* [AIM OF THE EXERCISE] Please find every line in the records below that contains the word "image" and copy each of those lines.

* [DATASET]
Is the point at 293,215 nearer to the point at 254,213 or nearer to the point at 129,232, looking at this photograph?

--

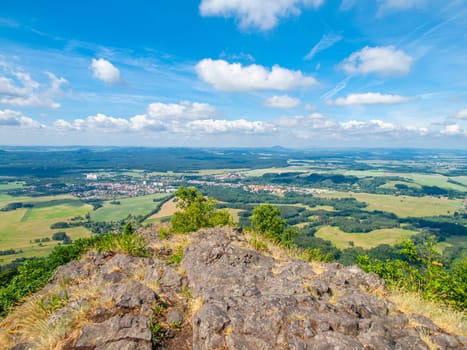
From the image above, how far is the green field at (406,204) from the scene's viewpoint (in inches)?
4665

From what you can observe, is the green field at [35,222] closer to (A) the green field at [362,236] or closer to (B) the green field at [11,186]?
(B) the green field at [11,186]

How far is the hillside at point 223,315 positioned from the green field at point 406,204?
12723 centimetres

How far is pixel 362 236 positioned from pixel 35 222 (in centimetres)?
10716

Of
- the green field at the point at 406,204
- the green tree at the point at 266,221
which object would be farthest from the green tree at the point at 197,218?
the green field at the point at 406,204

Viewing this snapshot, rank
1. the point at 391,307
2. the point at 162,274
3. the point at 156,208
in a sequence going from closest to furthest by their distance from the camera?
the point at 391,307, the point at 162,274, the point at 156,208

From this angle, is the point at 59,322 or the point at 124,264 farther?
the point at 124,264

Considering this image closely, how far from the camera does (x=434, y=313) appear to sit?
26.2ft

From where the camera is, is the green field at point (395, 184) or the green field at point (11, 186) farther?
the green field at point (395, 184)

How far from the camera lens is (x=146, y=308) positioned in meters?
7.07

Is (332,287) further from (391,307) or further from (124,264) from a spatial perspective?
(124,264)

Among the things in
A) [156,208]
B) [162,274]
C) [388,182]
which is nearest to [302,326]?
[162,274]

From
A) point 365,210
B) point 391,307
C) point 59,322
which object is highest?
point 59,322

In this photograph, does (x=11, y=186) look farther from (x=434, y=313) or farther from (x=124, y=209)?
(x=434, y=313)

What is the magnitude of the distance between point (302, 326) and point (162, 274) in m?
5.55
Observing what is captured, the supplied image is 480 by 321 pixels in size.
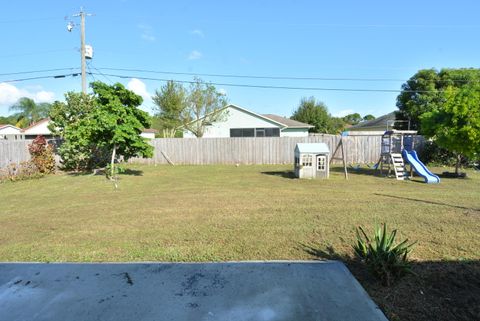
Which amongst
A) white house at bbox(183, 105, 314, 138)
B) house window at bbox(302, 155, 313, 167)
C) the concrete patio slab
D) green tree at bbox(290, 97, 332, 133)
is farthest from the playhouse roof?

* [OUTPUT FOR THIS TASK]
From the image above, how far is the green field at (406,204) from the scene's viewpoint (in inches)?
Considering this image closely, how far from the camera does (x=434, y=313) appear to sit?
Observing what is captured, the supplied image is 480 by 321 pixels in size.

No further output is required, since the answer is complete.